Partido de ex-premier pró-Rússia vence eleição e aproxima Eslováquia de corte na ajuda à Ucrânia
Admirador de Victor Orbán e de pautas de costumes da ultradireita, Robert Fico ainda precisa atrair aliados para ter a maioria no Parlamento necessária para governar
O Partido populista Smer-SD, do ex-premier pró-Rússia Robert Fico, venceu as eleições legislativas de sábado na Eslováquia, encaminhando o país para o que pode ser uma guinada à direita com consequências para além das fronteiras — atingindo a Ucrânia e toda a Europa. Com 99,43% dos votos apurados, a legenda conquistou 23,3% dos votos, à frente do Eslováquia Progressista, de centro, que teve 17%.
Admirador de Viktor Orbán e de pautas da ultradireita como a ataque a comunidade LGBTQIA+, Fico prometeu cortar a ajuda a Kiev e defendeu uma maior aproximação com a Rússia. Para analistas, a volta do ex-premier ao poder vai mudar radicalmente a política externa do país, que faz parte da Otan — a aliança militar ocidental encabeçada pelos EUA.
No entanto, nenhum dos partidos têm maioria sozinho para governar, e as negociações para formação de alianças prometem ser complexas e demoradas.
O Smer-SD deve conquistar 42 cadeiras das 150 do Parlamento eslovaco, onde a maioria é de 79 votos. A legenda deve buscar aliança com o Hlas, de centro-esquerda, comandado pelo ex-premier Peter Pelegrini. Na semana passada, ele disse que não havia definido para quem seria seu apoio, mas deixou escapar uma preferência inicial por Fico. A legenda conquistou 17 vagas parlamentares.
Pellegrini assumiu o governo em 2018, logo após a renúncia de Fico, em meio a protestos nacionais contra o assassinato de um jornalista crítico ao governo. O repórter Jan Kuciak e a noiva foram mortos, dias antes da publicação póstuma da reportagem em que ele denunciava ligações entre o governo e a máfia Italiana.

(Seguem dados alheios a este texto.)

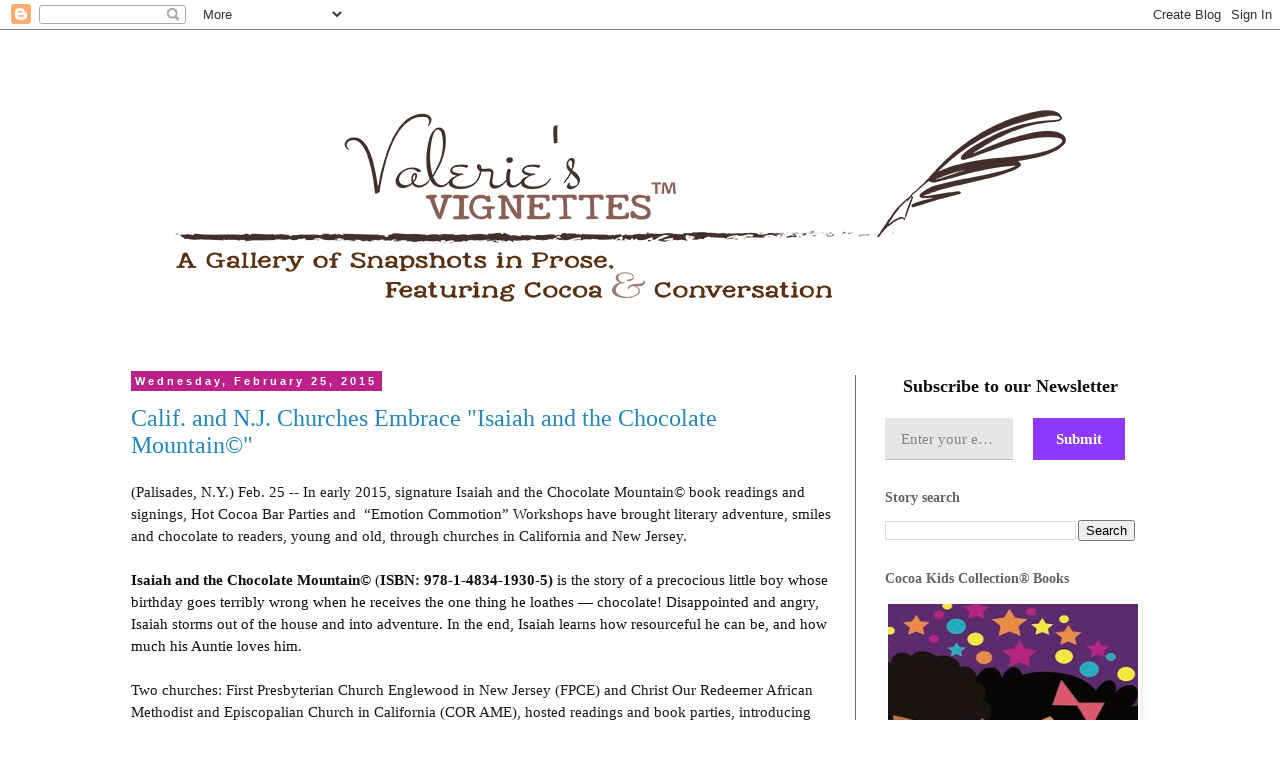

--- FILE ---
content_type: text/html; charset=UTF-8
request_url: https://www.valorenaonline.com/b/stats?style=WHITE_TRANSPARENT&timeRange=ALL_TIME&token=APq4FmCrq3NCChNLEvvuNmV9nXIePALUIXTjCRo_8uWNytdNBgwPUAtyoGpoZPHeInnSJKQnwOK8nVnZMAxuQWanJJ42zTvjCA
body_size: 18
content:
{"total":246240,"sparklineOptions":{"backgroundColor":{"fillOpacity":0.1,"fill":"#ffffff"},"series":[{"areaOpacity":0.3,"color":"#fff"}]},"sparklineData":[[0,13],[1,26],[2,17],[3,30],[4,43],[5,100],[6,53],[7,29],[8,30],[9,33],[10,37],[11,34],[12,50],[13,87],[14,37],[15,40],[16,69],[17,34],[18,35],[19,72],[20,19],[21,29],[22,13],[23,35],[24,34],[25,68],[26,42],[27,34],[28,58],[29,16]],"nextTickMs":360000}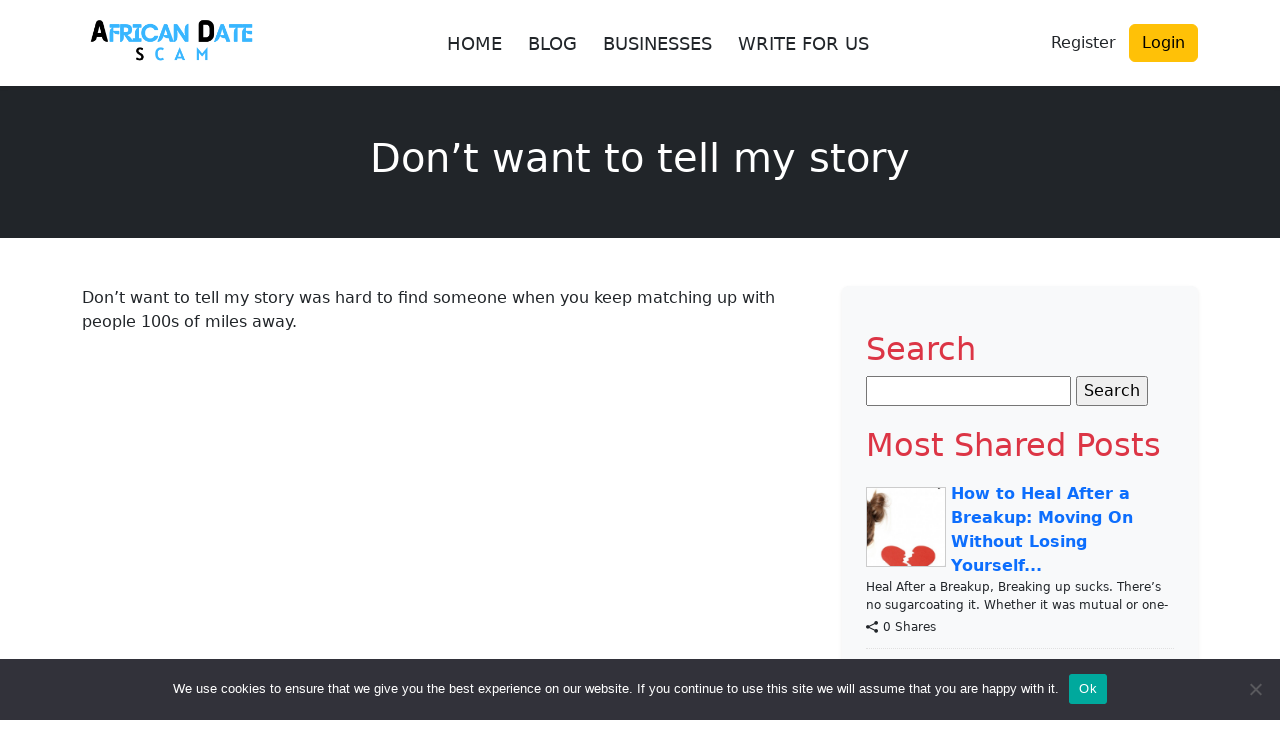

--- FILE ---
content_type: text/css
request_url: https://www.africandatescam.com/wp-content/themes/review_v2/style.css?d37&ver=6.9
body_size: 719
content:
/*
Theme Name: Review Theme V2
Version: V2
*/


/* Links */
a {
    text-decoration: none;
    outline: none;
    color: var(--bs-danger);
}

/* Sidebar & Footer Lists */
.sidebar-widget ul,
.footer-widget ul {
    margin: 0;
    padding: 0;
    list-style: none;
}

/* Footer Links */
.footer-widget ul li a {
    color: white;
	padding: 5px 0;
  display: block;
}

/* Sidebar Links */
.sidebar-widget ul li a {
    color: var(--bs-primary);
}
.sidebar-widget ul li a:hover {
    color: var(--bs-danger);
}

/* Sidebar Titles */
.sidebar-widget h2 {
    color: var(--bs-danger);
    margin-top: 20px;
}

/* Sidebar Dates */
.sidebar-widget .post-date {
    font-size: 12px;
    display: block;
    margin-top: 10px;
}

/* Sidebar List Items */
.sidebar-widget ul li {
    padding: 10px 0;
    border-bottom: 1px dotted #e0e0e0;
}

/* Main Nav */
.mnav {
    font-size: 18px;
}
.mnav:hover,
.current-menu-item .mnav {
    color: var(--bs-danger);
}

/* Logo */
.navbar-brand img {
    width: 180px;
}

/* Remove Figure Default Margin */
figure {
    margin: 0;
}

/* Sections */
section {
    padding: 2rem 0;
    position: relative;
}
h2.section-title {
    font-weight: 700;
    letter-spacing: -0.5px;
}

/* Gradient Backgrounds */
.bg-gradient-business {
    background: linear-gradient(135deg, #198754, #198754);
}
.bg-gradient-blog {
    background: linear-gradient(135deg, #283e51, #485563);
}
.bg-gradient-reviews {
    background: linear-gradient(135deg, #06beb6, #48b1bf);
}

/* Cards */
.modern-card {
    border: none;
    border-radius: 1rem;
    overflow: hidden;
    background-color: #fff;
    transition: transform 0.25s ease, box-shadow 0.25s ease;
}
.modern-card:hover {
    transform: translateY(-5px);
    box-shadow: 0 12px 24px rgba(0, 0, 0, 0.15);
}
.modern-card .card-img-top {
    height: 200px;
    object-fit: cover;
}
.modern-card .card-body {
    padding: 1.25rem;
}

/* Rating Stars */
.rating-stars {
    font-size: 1rem;
    color: #ffc107;
}

/* Pagination */
.pagination .page-link {
    color: white;
    background: none;
    margin: 0 10px;
    border: none;
	border-radius: 10px;
}
.pagination .active .page-link,
.pagination .page-link:hover {
   
	background:white;
	 color: var(--bs-danger);
  
}

.page-item:last-child .page-link,.page-item:first-child .page-link{
	border-radius: 10px;
}

/* WP Default Pagination Links */
.nav-links .page-numbers {
    color: white;
    padding: 10px;
	border-radius: 10px;
}
.nav-links .page-numbers:hover {
    color: black;
}

/* Follow Us Icons */
#follow-us a {
    font-size: 30px;
    padding: 0 10px;
}


.single-business .rating{
	font-size:30px
}



.footer-review{
	height:20px; width:20px; margin-right:5px;
}

.above-footer-seo{
	text-align:center;
}
.above-footer-seo h6{
	cursor:pointer
	
}

.above-footer-seo .textwidget{
	display:none;
	font-size:12px;
}

/* Mobile Nav Centering */
@media (max-width: 991.98px) {
    .navbar-nav {
        text-align: center;
        width: 100%;
    }
    .navbar-nav .menu-item {
        display: inline-block;
        margin: 5px 0;
    }
    .navbar .login-button {
        justify-content: center;
        width: 100%;
        margin-top: 10px;
    }
}



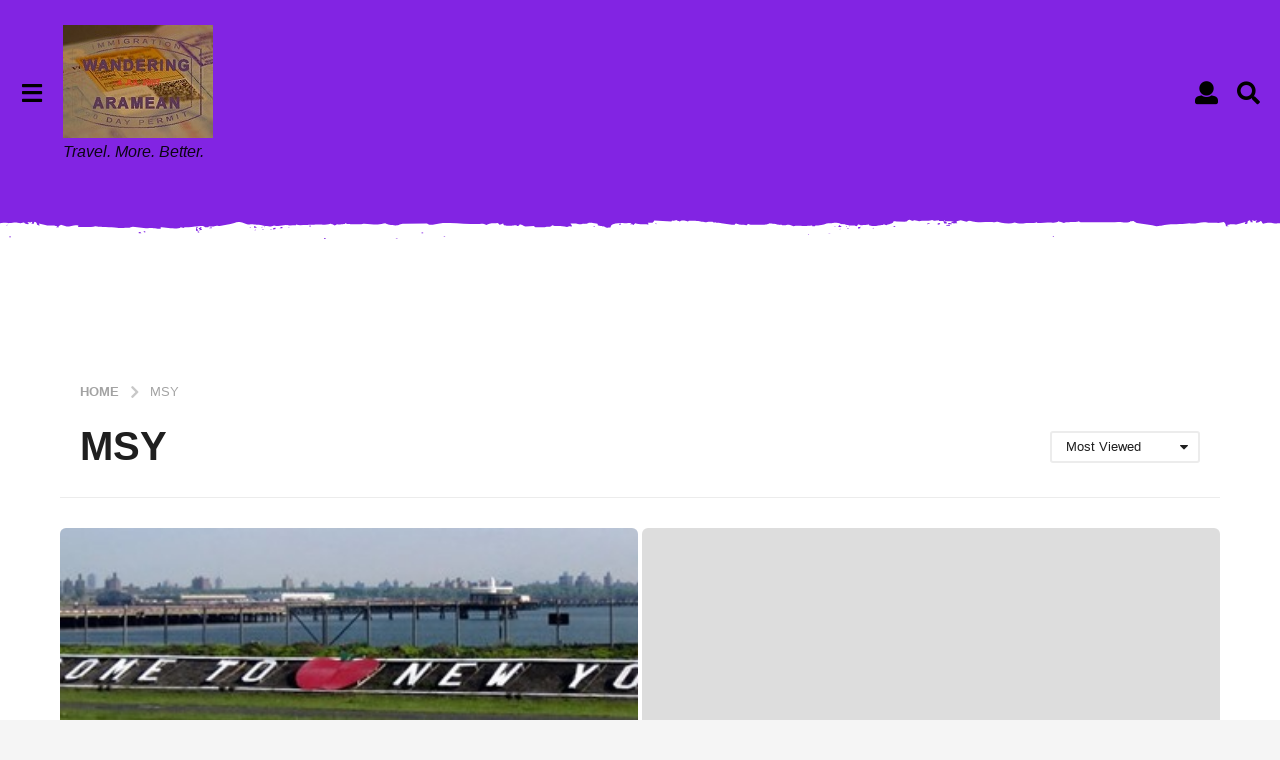

--- FILE ---
content_type: application/javascript; charset=utf-8
request_url: https://fundingchoicesmessages.google.com/f/AGSKWxW69TWf_5kWjKj8NAw_JnJI8NO7WH964fDNA1ngjElmoZaqddSfqxTi9Z25-uCmCs2QztquDpBGm7rBmawtVHkUu1-DRIFo8n6AJJjVeGiNyyI5RLPye4428wbv-_ynmcfIB23zqGaE0GySdO52c8-0zmseb9_DxE3BHnmS5yzaVAmuK-K5TUke5F57/_/ero.htm/adzonecenteradhomepage._760x90_/ads?spaceid/fulladbazee.
body_size: -1290
content:
window['a8e816a0-ad49-4b21-9aba-4f45f30fa49d'] = true;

Os dois partidos se aliaram no passado ao nacionalista Partido Nacional Eslovaco (SNS), também contra a ajuda à Ucrânia, que deve atingir 10 cadeiras no Parlamento nesta eleição.
'Nem uma bala'
Fico, de 59 anos, comandou o país em dois períodos, de 2006 a 2010 e 2012 a 2018, quando renunciou. Nos últimos meses, vem sendo uma das principais vozes contra a maciça ajuda europeia à Ucrânia, e expressou posições pró-Rússia recentemente — em um discurso, disse que, caso fosse eleito, não mandaria “uma bala sequer” a Kiev. Ele também chamou as sanções aplicadas contra a Rússia de “inúteis”, e deixou clara suas visões sobre o Ocidente em um comício.
— A guerra sempre vem do Ocidente. E a liberdade e a paz sempre vêm do Leste — afirmou a apoiadores. Na mesma fala, reiterou a promessa de vetar a candidatura da Ucrânia para entrar na Otan. A Eslováquia integra a aliança militar, que é o principal pilar de apoio aos ucranianos desde o início da invasão russa.
A Eslováquia é uma das nações que mais contribuíram com as forças ucranianas desde o início da invasão russa, se for considerada a proporção da ajuda em relação ao tamanho da economia. O ministro da Defesa eslovaco, Martin Sklenar, visiou Kiev antes da votação, e o presidente ucraniano, Volodymyr Zelensky, agradeceu o apoio eslovaco.
Posturas contra a guerra também estão sendo vistas em discursos eleitorais em outros países europeus, como a Polônia. Mas o que deixou analistas e políticos em alerta, além das falas de Fico, são as alianças que ele pretende formar caso retorne ao cargo. O ex-premier se diz um admirador do líder da Hungria, Viktor Orbán, e pode fortalecer posições contrárias às defendidas por Bruxelas, inclusive sobre a Ucrânia.
Fico também é um vocal opositor de políticas voltadas à população LGBTQIAP+ — o casamento entre pessoas do mesmo sexo não é previsto pela lei eslovaca, e o candidato chegou a dizer que relações do tipo são “uma perversão”.